An investment group led by state-owned China Electronics Corporation (CEC) and Chongqing Linkong Development Investment Company will acquire solid-state lighting startup Bridgelux.
Bridgelux will spin off its smart lighting business, Xenio, into a new standalone company. Xenio's first product is expected to ship at the end of this year. The rest of Bridgelux will become part of CEC, one of the largest IT companies in China. Bridgelux will operate as a wholly owned U.S. subsidiary of CEC.
CEC’s scope is enormous. It has more than 60 subsidiaries, 13 holding companies and 70,000 employees. It also counts many of the world’s largest electronics and technology companies as partners, including IBM, Philips, Hitachi, Sharp and Intel.
“Bridgelux has all of the characteristics we look for in an investment, including leading technology, a broad IP portfolio and a globally recognizable brand and channel,” Liu Liehong, CEO of CEC, said in a statement. “This investment is an important step toward further aligning CEC and partner assets into a coordinated supply chain built to serve the unique requirements of the solid state lighting market.”
The acquisition will allow Bridgelux to drive down costs in an increasingly competitive LED market and compete globally on stronger footing. “This was a transaction that we have designed Bridgelux to be able to enter into,” said Bridgelux CEO Brad Bullington.
Bridgelux already has strategic partnerships with other companies connected to CEC. Kaistar is a joint venture between CEC and Epistar, one of the world’s largest LED chip manufacturers. Kaistar and Bridgelux are partners for LED packaging. Additionally, Bridgelux currently uses Epistar to manufacture its LED chip designs. Both Kaistar and Epistar are investors in Bridgelux.
“Leveraging the momentum of our existing partnerships with CEC affiliates, complemented by a strong supply chain, world-class manufacturing, and chip, packaging and go-to-market capabilities, CEC will help Bridgelux expand its technology footprint and reach more customers globally,” Bullington said in a statement.
The Livermore, Calif.-based LED startup spun off its manufacturing years ago and sold its GaN-on-silicon technology to Toshiba in 2013. “This is the last step,” Bullington said of trying to be a major global LED player. “This allows us to truly focus on continuing to expand our capabilities in application-level technology and customer relationships.” He added that the acquisition would not alter Bridgelux's partnership with Toshiba. Bullington will become the executive chairman of Xenio.
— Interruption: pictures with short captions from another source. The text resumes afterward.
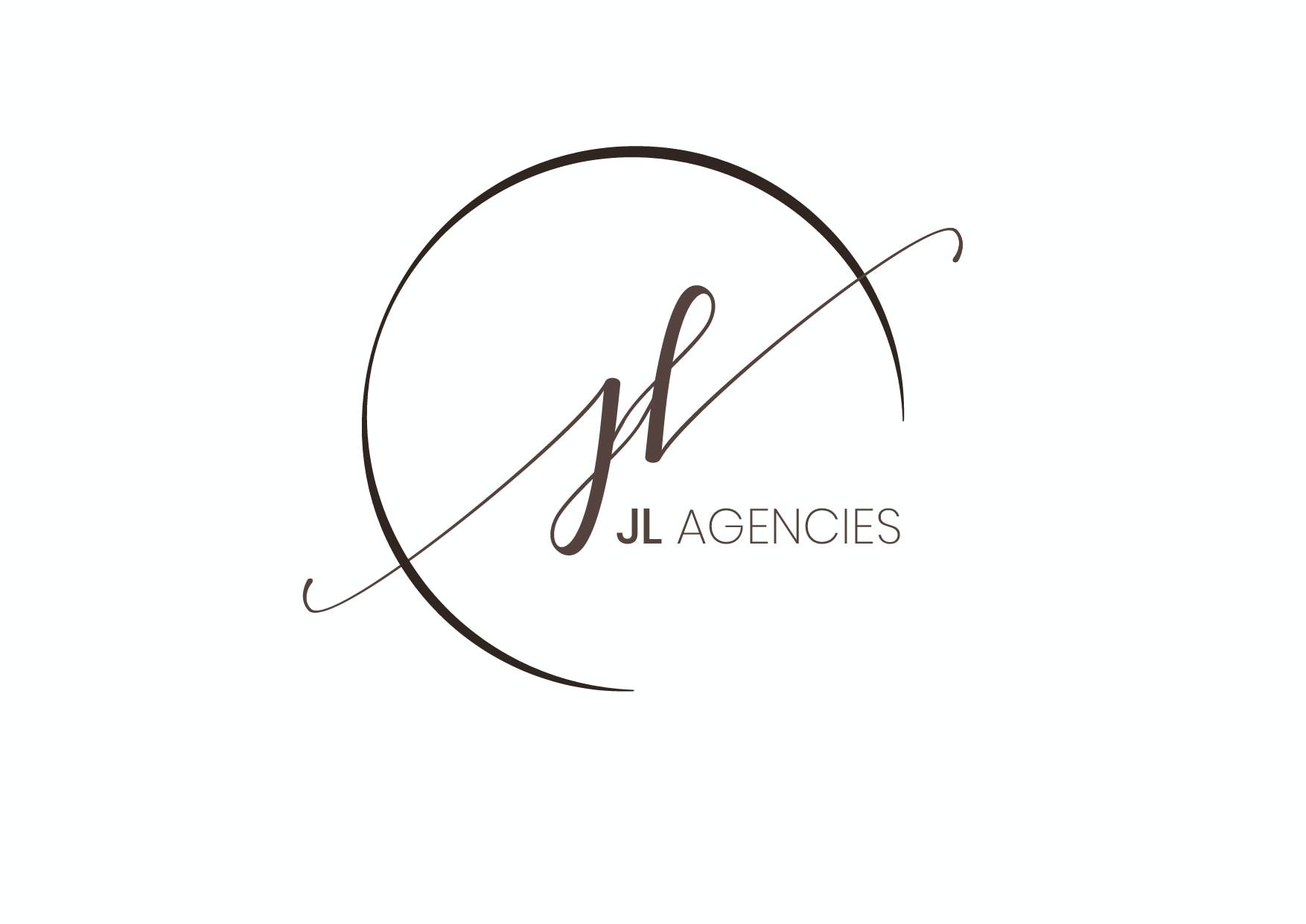 Go to JL Agencies's profile
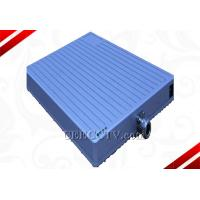 Wholesale 900 / 1800 / 2100MHz, 2110 - 2170MHz Tri-band Wireless Internet Booster With ETS300 694-4 from china suppliers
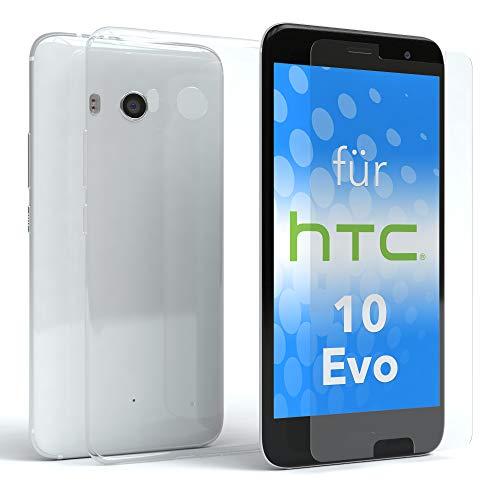 EAZY CASE Silikonhülle & Panzerglas im Set für HTC Evo 10 I Displayschutzglas, Panzerglas nur 0,3 mm 9H Härte, Schutzhülle Ultra dünn, Silikon Hülle, Backcover, Transparent/Kristallklar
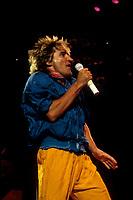 FILE PHOTO :  Rod Stewart<br /> <br />  , circa 1985<br /> <br /> PHOTO : Harold Beaulieu - Agence Quebec Presse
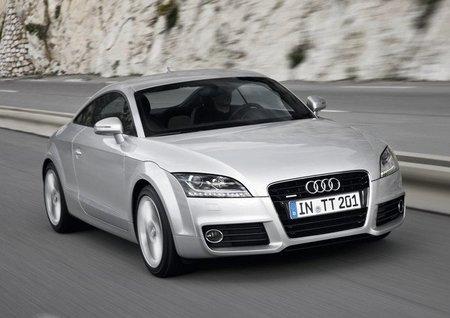 10.000 Audi TT abonados a las mangueras negras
Bridgelux has raised about $225 million in venture capital. Funding has come from various investors including VantagePoint Capital Partners, DCM, El Dorado Ventures, Novus Energy Partners, IFA, Chrysalix, Harris & Harris Group, Craton Equity Partners, Jebsen Asset Management, Kaistar Lighting and Passport Capital.
Although the terms of the deal were not disclosed, Bullington said the speculation by some Chinese media outlets that the deal was worth about $130 million was definitely inaccurate, but would only add that it was “materially more.” Bullington recently told Greentech Media the company had passed the mark of $100 million in revenue. The acquisition is expected to close in six to eight weeks.
This acquisition comes nearly one month after Cree announced it would restructure its LED business and consolidate manufacturing. Cree hopes to be better positioned to compete in the mid-power LED market and shift its consumer and commercial business to more high-end applications.
Bullington readily acknowledged the LED industry is in upheaval. “No one is making money,” he said, adding that more consolidation is coming “and that’s long overdue.” Not only will the acquisition help with product costs, it will also allow Bridgelux to have a more aggressive roadmap, both in terms of geographic expansion and product portfolio.
“Now we have the balance sheet to where we can envision bolting on more capability,” said Bullington, adding that there is an appetite to consolidate even more into Bridgelux. “We can go on the offensive at this point.”